::: DOCUMENT EXCERPT :::

The site of the Roman colony of Buthrotum is in the territory of today’s Albania. It was therefore barely accessible until the late eighties on account of the self-seclusion of Albania under its arch communist regime. After the events of 1997, few will be daring enough to venture into the chaos which has replaced the public authority in a large portion of this country.
B., who had visited in Buthrotum in 1989 and taken pictures, felt a thorough publication of its sculpture was needed now if only to recognise artefacts in the future which might have been stolen and sold in the general upheaval of 1997. But B. did not limit the scope of his book to this aim. He also tackles several general issues about the Roman presence in Greece. He is interested in the fate of the native populations which lived on the colony sites, in the methods used by the emperors to encourage Romanisation and in the rôle the colonies played therein. Therefore, he not only considers the example of Buthrotum, but also that of two other “colonies”, Corinth and Nicopolis (p. 15). Of course, Nicopolis is not a colony (I shall come back to this point later in this review).
The first part of the book is entitled “Buthrotum: The systematic ousting of its Greek inhabitants?”1 B. starts with an assessment of Hellenistic Buthrotum on the eve of the coming of Rome (pp. 18-46). Less than one page is devoted to the important inscriptions of Buthrotum, which gave us many insights into the administration of that town. Instead, B. devotes the rest of that chapter to a thorough and diligent discussion of some findings from Buthrotum (an altar, three more or less badly preserved statues and two stelai) which he identifies mostly for stylistic reasons as Hellenistic. This allows him to conclude that the Roman settlers came “to an old, since long urbanised town equipped with the financial and artistic means to participate fully in Hellenistic culture” (p. 46). But since epigraphy shows that Buthrotum had a normal Hellenistic constitution and that it even was center of a koinon, there should be no need to doubt that it was deeply rooted in Hellenistic culture. On the other hand, half a dozen in part badly damaged sculptures do not prove much about Buthrotum’s means. The statistical sample is simply too small.

:::

* **OBJECTIVE**
Write out the passage of the Buthrotum review word for word, starting at "The site of" and ending at "of this country.".

::: SOURCE MATERIAL :::

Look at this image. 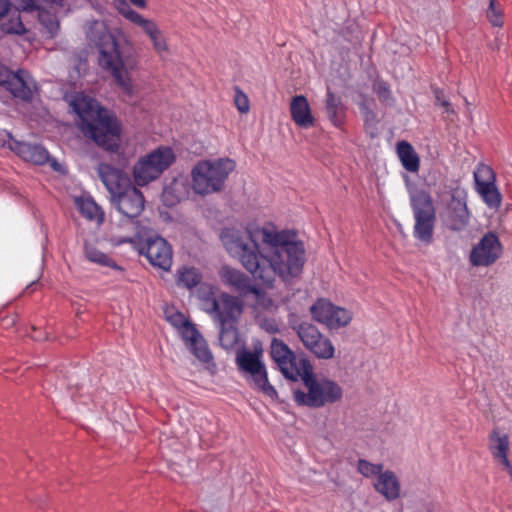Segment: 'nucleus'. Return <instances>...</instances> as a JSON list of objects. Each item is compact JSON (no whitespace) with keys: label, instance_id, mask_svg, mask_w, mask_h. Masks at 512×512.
<instances>
[{"label":"nucleus","instance_id":"obj_20","mask_svg":"<svg viewBox=\"0 0 512 512\" xmlns=\"http://www.w3.org/2000/svg\"><path fill=\"white\" fill-rule=\"evenodd\" d=\"M325 113L335 128H344L347 122L348 106L343 102L342 97L333 92L329 86L326 89Z\"/></svg>","mask_w":512,"mask_h":512},{"label":"nucleus","instance_id":"obj_15","mask_svg":"<svg viewBox=\"0 0 512 512\" xmlns=\"http://www.w3.org/2000/svg\"><path fill=\"white\" fill-rule=\"evenodd\" d=\"M503 254V245L494 231L486 232L469 253V262L473 267L493 265Z\"/></svg>","mask_w":512,"mask_h":512},{"label":"nucleus","instance_id":"obj_38","mask_svg":"<svg viewBox=\"0 0 512 512\" xmlns=\"http://www.w3.org/2000/svg\"><path fill=\"white\" fill-rule=\"evenodd\" d=\"M359 98L360 101L357 103V105L363 117V123L379 122L377 113L373 109V106L376 105L375 99L363 92L359 93Z\"/></svg>","mask_w":512,"mask_h":512},{"label":"nucleus","instance_id":"obj_48","mask_svg":"<svg viewBox=\"0 0 512 512\" xmlns=\"http://www.w3.org/2000/svg\"><path fill=\"white\" fill-rule=\"evenodd\" d=\"M261 328L270 334H275L280 331L279 326L275 319L265 318L260 324Z\"/></svg>","mask_w":512,"mask_h":512},{"label":"nucleus","instance_id":"obj_3","mask_svg":"<svg viewBox=\"0 0 512 512\" xmlns=\"http://www.w3.org/2000/svg\"><path fill=\"white\" fill-rule=\"evenodd\" d=\"M90 40L94 42L98 50V64L113 77L116 85L123 94L131 97L134 94V87L130 77H125L129 64L128 56H125L120 48L118 38L107 26L101 29L91 30Z\"/></svg>","mask_w":512,"mask_h":512},{"label":"nucleus","instance_id":"obj_21","mask_svg":"<svg viewBox=\"0 0 512 512\" xmlns=\"http://www.w3.org/2000/svg\"><path fill=\"white\" fill-rule=\"evenodd\" d=\"M221 277L225 283L234 287L244 296L253 293L259 297L260 294L264 293L260 288L251 283L246 274L237 269L231 268L230 266L225 265L222 267Z\"/></svg>","mask_w":512,"mask_h":512},{"label":"nucleus","instance_id":"obj_26","mask_svg":"<svg viewBox=\"0 0 512 512\" xmlns=\"http://www.w3.org/2000/svg\"><path fill=\"white\" fill-rule=\"evenodd\" d=\"M84 254L86 259L100 266L109 267L113 270L124 272L125 269L119 265L113 258L109 257L106 253L100 251L94 245L85 241L84 243Z\"/></svg>","mask_w":512,"mask_h":512},{"label":"nucleus","instance_id":"obj_32","mask_svg":"<svg viewBox=\"0 0 512 512\" xmlns=\"http://www.w3.org/2000/svg\"><path fill=\"white\" fill-rule=\"evenodd\" d=\"M146 35L149 36L153 43L154 49L158 52H167L168 44L163 32L159 29L158 25L150 19H147L141 26Z\"/></svg>","mask_w":512,"mask_h":512},{"label":"nucleus","instance_id":"obj_51","mask_svg":"<svg viewBox=\"0 0 512 512\" xmlns=\"http://www.w3.org/2000/svg\"><path fill=\"white\" fill-rule=\"evenodd\" d=\"M114 5L123 17H126V15L130 12L132 9L130 4L126 0H114Z\"/></svg>","mask_w":512,"mask_h":512},{"label":"nucleus","instance_id":"obj_44","mask_svg":"<svg viewBox=\"0 0 512 512\" xmlns=\"http://www.w3.org/2000/svg\"><path fill=\"white\" fill-rule=\"evenodd\" d=\"M430 87L435 98V105L441 106L443 108V113L455 115L456 111L450 101L445 98L444 90L433 84Z\"/></svg>","mask_w":512,"mask_h":512},{"label":"nucleus","instance_id":"obj_41","mask_svg":"<svg viewBox=\"0 0 512 512\" xmlns=\"http://www.w3.org/2000/svg\"><path fill=\"white\" fill-rule=\"evenodd\" d=\"M352 320L350 311L343 307L333 305L331 322L327 323L329 329H338L347 326Z\"/></svg>","mask_w":512,"mask_h":512},{"label":"nucleus","instance_id":"obj_2","mask_svg":"<svg viewBox=\"0 0 512 512\" xmlns=\"http://www.w3.org/2000/svg\"><path fill=\"white\" fill-rule=\"evenodd\" d=\"M262 243L270 253L259 261V272L264 278H254L261 281L267 288L274 286L275 275L282 281L299 277L305 264V247L302 240L297 239V231L283 229L264 231Z\"/></svg>","mask_w":512,"mask_h":512},{"label":"nucleus","instance_id":"obj_19","mask_svg":"<svg viewBox=\"0 0 512 512\" xmlns=\"http://www.w3.org/2000/svg\"><path fill=\"white\" fill-rule=\"evenodd\" d=\"M309 329L310 333L301 341L303 346L318 359H332L335 356V347L331 340L324 337L317 326Z\"/></svg>","mask_w":512,"mask_h":512},{"label":"nucleus","instance_id":"obj_50","mask_svg":"<svg viewBox=\"0 0 512 512\" xmlns=\"http://www.w3.org/2000/svg\"><path fill=\"white\" fill-rule=\"evenodd\" d=\"M125 18L140 27L147 20L146 18H144L141 14H139L134 9H131Z\"/></svg>","mask_w":512,"mask_h":512},{"label":"nucleus","instance_id":"obj_7","mask_svg":"<svg viewBox=\"0 0 512 512\" xmlns=\"http://www.w3.org/2000/svg\"><path fill=\"white\" fill-rule=\"evenodd\" d=\"M304 387L307 389L306 392L300 388L293 390L294 401L300 407L318 409L326 404H334L343 397L342 387L325 376H317L304 384Z\"/></svg>","mask_w":512,"mask_h":512},{"label":"nucleus","instance_id":"obj_8","mask_svg":"<svg viewBox=\"0 0 512 512\" xmlns=\"http://www.w3.org/2000/svg\"><path fill=\"white\" fill-rule=\"evenodd\" d=\"M177 160V156L170 146L160 145L141 156L132 168V175L138 187L147 186L158 179Z\"/></svg>","mask_w":512,"mask_h":512},{"label":"nucleus","instance_id":"obj_12","mask_svg":"<svg viewBox=\"0 0 512 512\" xmlns=\"http://www.w3.org/2000/svg\"><path fill=\"white\" fill-rule=\"evenodd\" d=\"M450 201L440 213L443 226L451 232L463 231L470 220L467 207V193L464 189L454 187L450 189Z\"/></svg>","mask_w":512,"mask_h":512},{"label":"nucleus","instance_id":"obj_57","mask_svg":"<svg viewBox=\"0 0 512 512\" xmlns=\"http://www.w3.org/2000/svg\"><path fill=\"white\" fill-rule=\"evenodd\" d=\"M496 460H498L503 465L504 469L507 472L512 473V465L510 460L508 459V455H505L504 457H499Z\"/></svg>","mask_w":512,"mask_h":512},{"label":"nucleus","instance_id":"obj_37","mask_svg":"<svg viewBox=\"0 0 512 512\" xmlns=\"http://www.w3.org/2000/svg\"><path fill=\"white\" fill-rule=\"evenodd\" d=\"M227 322H220L219 344L224 350L232 349L239 340V332L236 326H226Z\"/></svg>","mask_w":512,"mask_h":512},{"label":"nucleus","instance_id":"obj_56","mask_svg":"<svg viewBox=\"0 0 512 512\" xmlns=\"http://www.w3.org/2000/svg\"><path fill=\"white\" fill-rule=\"evenodd\" d=\"M36 1H37V4L45 3L46 5H48L50 7L56 6V7L62 8V7H64L65 0H36Z\"/></svg>","mask_w":512,"mask_h":512},{"label":"nucleus","instance_id":"obj_53","mask_svg":"<svg viewBox=\"0 0 512 512\" xmlns=\"http://www.w3.org/2000/svg\"><path fill=\"white\" fill-rule=\"evenodd\" d=\"M47 163H49L50 168L53 171L58 172V173H63V174L66 173L65 167L56 158L51 157L50 154H49V161Z\"/></svg>","mask_w":512,"mask_h":512},{"label":"nucleus","instance_id":"obj_22","mask_svg":"<svg viewBox=\"0 0 512 512\" xmlns=\"http://www.w3.org/2000/svg\"><path fill=\"white\" fill-rule=\"evenodd\" d=\"M290 115L293 122L300 128L308 129L315 125L316 119L305 95H295L290 100Z\"/></svg>","mask_w":512,"mask_h":512},{"label":"nucleus","instance_id":"obj_60","mask_svg":"<svg viewBox=\"0 0 512 512\" xmlns=\"http://www.w3.org/2000/svg\"><path fill=\"white\" fill-rule=\"evenodd\" d=\"M435 184H436V179H435V177H434V176L432 177V176H431V173H429V176H428V178H427V180H426V185H427L428 187H431V186H433V185H435Z\"/></svg>","mask_w":512,"mask_h":512},{"label":"nucleus","instance_id":"obj_9","mask_svg":"<svg viewBox=\"0 0 512 512\" xmlns=\"http://www.w3.org/2000/svg\"><path fill=\"white\" fill-rule=\"evenodd\" d=\"M235 364L241 374L251 379L255 389L272 400H279L277 390L269 382L266 365L263 359H259L257 353H252V350L243 344L236 351Z\"/></svg>","mask_w":512,"mask_h":512},{"label":"nucleus","instance_id":"obj_28","mask_svg":"<svg viewBox=\"0 0 512 512\" xmlns=\"http://www.w3.org/2000/svg\"><path fill=\"white\" fill-rule=\"evenodd\" d=\"M78 211L88 220L96 219L99 224L105 220V213L92 197H79L76 199Z\"/></svg>","mask_w":512,"mask_h":512},{"label":"nucleus","instance_id":"obj_61","mask_svg":"<svg viewBox=\"0 0 512 512\" xmlns=\"http://www.w3.org/2000/svg\"><path fill=\"white\" fill-rule=\"evenodd\" d=\"M25 40H27V41H29V42H32V41H33V38L25 37Z\"/></svg>","mask_w":512,"mask_h":512},{"label":"nucleus","instance_id":"obj_17","mask_svg":"<svg viewBox=\"0 0 512 512\" xmlns=\"http://www.w3.org/2000/svg\"><path fill=\"white\" fill-rule=\"evenodd\" d=\"M98 174L110 195H112V192L128 190V187H138L123 169L109 163H100Z\"/></svg>","mask_w":512,"mask_h":512},{"label":"nucleus","instance_id":"obj_25","mask_svg":"<svg viewBox=\"0 0 512 512\" xmlns=\"http://www.w3.org/2000/svg\"><path fill=\"white\" fill-rule=\"evenodd\" d=\"M396 154L402 167L410 173H417L420 168V157L413 145L407 140L396 143Z\"/></svg>","mask_w":512,"mask_h":512},{"label":"nucleus","instance_id":"obj_35","mask_svg":"<svg viewBox=\"0 0 512 512\" xmlns=\"http://www.w3.org/2000/svg\"><path fill=\"white\" fill-rule=\"evenodd\" d=\"M177 178H173L171 182L163 187L161 194V202L167 208H173L182 200V192L179 189Z\"/></svg>","mask_w":512,"mask_h":512},{"label":"nucleus","instance_id":"obj_45","mask_svg":"<svg viewBox=\"0 0 512 512\" xmlns=\"http://www.w3.org/2000/svg\"><path fill=\"white\" fill-rule=\"evenodd\" d=\"M383 465L382 464H373L365 459L358 460V471L364 477L371 476H379L380 473H383Z\"/></svg>","mask_w":512,"mask_h":512},{"label":"nucleus","instance_id":"obj_49","mask_svg":"<svg viewBox=\"0 0 512 512\" xmlns=\"http://www.w3.org/2000/svg\"><path fill=\"white\" fill-rule=\"evenodd\" d=\"M378 124L379 122L363 123L364 131L371 139H374L379 135Z\"/></svg>","mask_w":512,"mask_h":512},{"label":"nucleus","instance_id":"obj_47","mask_svg":"<svg viewBox=\"0 0 512 512\" xmlns=\"http://www.w3.org/2000/svg\"><path fill=\"white\" fill-rule=\"evenodd\" d=\"M234 102L239 112L247 113L249 111V99L247 95L239 88H236Z\"/></svg>","mask_w":512,"mask_h":512},{"label":"nucleus","instance_id":"obj_30","mask_svg":"<svg viewBox=\"0 0 512 512\" xmlns=\"http://www.w3.org/2000/svg\"><path fill=\"white\" fill-rule=\"evenodd\" d=\"M34 12L38 13V21L46 29L49 38H55L60 30V22L57 15L41 4H37V9Z\"/></svg>","mask_w":512,"mask_h":512},{"label":"nucleus","instance_id":"obj_52","mask_svg":"<svg viewBox=\"0 0 512 512\" xmlns=\"http://www.w3.org/2000/svg\"><path fill=\"white\" fill-rule=\"evenodd\" d=\"M13 4L10 0H0V21L11 13Z\"/></svg>","mask_w":512,"mask_h":512},{"label":"nucleus","instance_id":"obj_23","mask_svg":"<svg viewBox=\"0 0 512 512\" xmlns=\"http://www.w3.org/2000/svg\"><path fill=\"white\" fill-rule=\"evenodd\" d=\"M221 302L224 307V311L220 310L219 301L213 299L212 311L216 313L219 322L237 321V314L243 312V302L238 297L230 295L226 292H222L220 295Z\"/></svg>","mask_w":512,"mask_h":512},{"label":"nucleus","instance_id":"obj_39","mask_svg":"<svg viewBox=\"0 0 512 512\" xmlns=\"http://www.w3.org/2000/svg\"><path fill=\"white\" fill-rule=\"evenodd\" d=\"M166 320L171 324V326L181 331L182 339H184V336L191 334L193 332V328H197L196 325L186 318L179 310L167 315Z\"/></svg>","mask_w":512,"mask_h":512},{"label":"nucleus","instance_id":"obj_55","mask_svg":"<svg viewBox=\"0 0 512 512\" xmlns=\"http://www.w3.org/2000/svg\"><path fill=\"white\" fill-rule=\"evenodd\" d=\"M32 329H33V332H34V334L31 336L33 340H35V341H42V340H47L48 339L47 333L42 332L40 329H38L36 327H33Z\"/></svg>","mask_w":512,"mask_h":512},{"label":"nucleus","instance_id":"obj_34","mask_svg":"<svg viewBox=\"0 0 512 512\" xmlns=\"http://www.w3.org/2000/svg\"><path fill=\"white\" fill-rule=\"evenodd\" d=\"M489 450L494 459L508 455L509 451V436L507 434H500L498 429H493L489 434Z\"/></svg>","mask_w":512,"mask_h":512},{"label":"nucleus","instance_id":"obj_4","mask_svg":"<svg viewBox=\"0 0 512 512\" xmlns=\"http://www.w3.org/2000/svg\"><path fill=\"white\" fill-rule=\"evenodd\" d=\"M282 376L291 382L301 379L303 385L317 377L309 357L301 351L299 355L279 338H273L269 351Z\"/></svg>","mask_w":512,"mask_h":512},{"label":"nucleus","instance_id":"obj_24","mask_svg":"<svg viewBox=\"0 0 512 512\" xmlns=\"http://www.w3.org/2000/svg\"><path fill=\"white\" fill-rule=\"evenodd\" d=\"M375 490L382 494L387 501H393L400 496L401 485L395 473L386 470L377 477Z\"/></svg>","mask_w":512,"mask_h":512},{"label":"nucleus","instance_id":"obj_18","mask_svg":"<svg viewBox=\"0 0 512 512\" xmlns=\"http://www.w3.org/2000/svg\"><path fill=\"white\" fill-rule=\"evenodd\" d=\"M189 351L202 363L206 364V369L210 374L217 372V364L214 361L212 351L208 346V342L197 328H193V332L183 339Z\"/></svg>","mask_w":512,"mask_h":512},{"label":"nucleus","instance_id":"obj_31","mask_svg":"<svg viewBox=\"0 0 512 512\" xmlns=\"http://www.w3.org/2000/svg\"><path fill=\"white\" fill-rule=\"evenodd\" d=\"M22 10V6L16 7L15 12L12 13L10 19L5 22L0 21V30L5 35H17L24 36L28 34L30 31L24 25L20 12Z\"/></svg>","mask_w":512,"mask_h":512},{"label":"nucleus","instance_id":"obj_42","mask_svg":"<svg viewBox=\"0 0 512 512\" xmlns=\"http://www.w3.org/2000/svg\"><path fill=\"white\" fill-rule=\"evenodd\" d=\"M496 182V173L491 166L480 163L474 172V184L475 188L482 186L483 183H494Z\"/></svg>","mask_w":512,"mask_h":512},{"label":"nucleus","instance_id":"obj_36","mask_svg":"<svg viewBox=\"0 0 512 512\" xmlns=\"http://www.w3.org/2000/svg\"><path fill=\"white\" fill-rule=\"evenodd\" d=\"M372 90L377 95L380 103L388 107L395 105L396 99L392 94L390 86L388 82L383 80L381 77L377 76V78L373 81Z\"/></svg>","mask_w":512,"mask_h":512},{"label":"nucleus","instance_id":"obj_10","mask_svg":"<svg viewBox=\"0 0 512 512\" xmlns=\"http://www.w3.org/2000/svg\"><path fill=\"white\" fill-rule=\"evenodd\" d=\"M0 87L9 92L11 98L23 103H31L35 92L39 91L38 83L31 73L18 68L16 71L0 62Z\"/></svg>","mask_w":512,"mask_h":512},{"label":"nucleus","instance_id":"obj_16","mask_svg":"<svg viewBox=\"0 0 512 512\" xmlns=\"http://www.w3.org/2000/svg\"><path fill=\"white\" fill-rule=\"evenodd\" d=\"M7 137V147L24 161L38 166L45 165L49 161V152L42 144L19 141L11 132H7Z\"/></svg>","mask_w":512,"mask_h":512},{"label":"nucleus","instance_id":"obj_46","mask_svg":"<svg viewBox=\"0 0 512 512\" xmlns=\"http://www.w3.org/2000/svg\"><path fill=\"white\" fill-rule=\"evenodd\" d=\"M137 228L139 230L137 231V233L135 234L134 237L112 236L110 238V243L113 246L118 247V246H121V245L126 244V243L133 244V243H135V239H138L141 242L142 239H143L142 234L145 235L148 228H146V227H144L142 225H141V227H137Z\"/></svg>","mask_w":512,"mask_h":512},{"label":"nucleus","instance_id":"obj_29","mask_svg":"<svg viewBox=\"0 0 512 512\" xmlns=\"http://www.w3.org/2000/svg\"><path fill=\"white\" fill-rule=\"evenodd\" d=\"M333 305L334 304L327 298H317L309 308L312 319L317 323L327 326V323L331 322Z\"/></svg>","mask_w":512,"mask_h":512},{"label":"nucleus","instance_id":"obj_27","mask_svg":"<svg viewBox=\"0 0 512 512\" xmlns=\"http://www.w3.org/2000/svg\"><path fill=\"white\" fill-rule=\"evenodd\" d=\"M202 279L201 271L195 266L183 265L177 270L176 284L179 287L192 290L201 283Z\"/></svg>","mask_w":512,"mask_h":512},{"label":"nucleus","instance_id":"obj_59","mask_svg":"<svg viewBox=\"0 0 512 512\" xmlns=\"http://www.w3.org/2000/svg\"><path fill=\"white\" fill-rule=\"evenodd\" d=\"M252 353H257L259 356V359H262L263 356V349L261 343L258 341L257 345L254 346V350H252Z\"/></svg>","mask_w":512,"mask_h":512},{"label":"nucleus","instance_id":"obj_5","mask_svg":"<svg viewBox=\"0 0 512 512\" xmlns=\"http://www.w3.org/2000/svg\"><path fill=\"white\" fill-rule=\"evenodd\" d=\"M235 168V160L229 157L199 161L191 171L194 192L202 196L221 192Z\"/></svg>","mask_w":512,"mask_h":512},{"label":"nucleus","instance_id":"obj_13","mask_svg":"<svg viewBox=\"0 0 512 512\" xmlns=\"http://www.w3.org/2000/svg\"><path fill=\"white\" fill-rule=\"evenodd\" d=\"M145 235V241L138 247L139 255L145 256L151 266L170 271L173 255L170 243L150 228Z\"/></svg>","mask_w":512,"mask_h":512},{"label":"nucleus","instance_id":"obj_6","mask_svg":"<svg viewBox=\"0 0 512 512\" xmlns=\"http://www.w3.org/2000/svg\"><path fill=\"white\" fill-rule=\"evenodd\" d=\"M409 204L415 220L413 236L424 245L434 241V228L437 220L436 208L429 191L408 187Z\"/></svg>","mask_w":512,"mask_h":512},{"label":"nucleus","instance_id":"obj_58","mask_svg":"<svg viewBox=\"0 0 512 512\" xmlns=\"http://www.w3.org/2000/svg\"><path fill=\"white\" fill-rule=\"evenodd\" d=\"M132 5L136 6L137 8H146L147 1L146 0H129Z\"/></svg>","mask_w":512,"mask_h":512},{"label":"nucleus","instance_id":"obj_40","mask_svg":"<svg viewBox=\"0 0 512 512\" xmlns=\"http://www.w3.org/2000/svg\"><path fill=\"white\" fill-rule=\"evenodd\" d=\"M287 321L289 327L297 333L300 341H302V339H304L305 336L310 333L309 328L316 327L313 323L301 321L300 316L296 312H290L287 316Z\"/></svg>","mask_w":512,"mask_h":512},{"label":"nucleus","instance_id":"obj_33","mask_svg":"<svg viewBox=\"0 0 512 512\" xmlns=\"http://www.w3.org/2000/svg\"><path fill=\"white\" fill-rule=\"evenodd\" d=\"M483 202L491 209H498L502 203V194L499 191L496 182L483 183L482 186L475 188Z\"/></svg>","mask_w":512,"mask_h":512},{"label":"nucleus","instance_id":"obj_14","mask_svg":"<svg viewBox=\"0 0 512 512\" xmlns=\"http://www.w3.org/2000/svg\"><path fill=\"white\" fill-rule=\"evenodd\" d=\"M111 203L116 210L126 217L135 227H141L138 217L145 209V197L138 187H128V190L112 192Z\"/></svg>","mask_w":512,"mask_h":512},{"label":"nucleus","instance_id":"obj_1","mask_svg":"<svg viewBox=\"0 0 512 512\" xmlns=\"http://www.w3.org/2000/svg\"><path fill=\"white\" fill-rule=\"evenodd\" d=\"M70 106L86 140L106 153L118 155L122 148L123 124L116 112L83 92L73 98Z\"/></svg>","mask_w":512,"mask_h":512},{"label":"nucleus","instance_id":"obj_11","mask_svg":"<svg viewBox=\"0 0 512 512\" xmlns=\"http://www.w3.org/2000/svg\"><path fill=\"white\" fill-rule=\"evenodd\" d=\"M266 227H258L254 224H248L246 233L250 244L245 243L240 236H236L232 241L239 248L240 260L243 267L251 273L253 278H264L261 272L259 273V261L263 257V252L260 250L259 237H264V231H271Z\"/></svg>","mask_w":512,"mask_h":512},{"label":"nucleus","instance_id":"obj_54","mask_svg":"<svg viewBox=\"0 0 512 512\" xmlns=\"http://www.w3.org/2000/svg\"><path fill=\"white\" fill-rule=\"evenodd\" d=\"M22 2V10L23 12L32 13L35 9H37V1L36 0H21Z\"/></svg>","mask_w":512,"mask_h":512},{"label":"nucleus","instance_id":"obj_43","mask_svg":"<svg viewBox=\"0 0 512 512\" xmlns=\"http://www.w3.org/2000/svg\"><path fill=\"white\" fill-rule=\"evenodd\" d=\"M486 18L494 27L503 26V11L497 0H489V5L486 10Z\"/></svg>","mask_w":512,"mask_h":512}]
</instances>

:::

* **SOLUTION TO THIS TASK**
The site of the Roman colony of Buthrotum is in the territory of today’s Albania. It was therefore barely accessible until the late eighties on account of the self-seclusion of Albania under its arch communist regime. After the events of 1997, few will be daring enough to venture into the chaos which has replaced the public authority in a large portion of this country.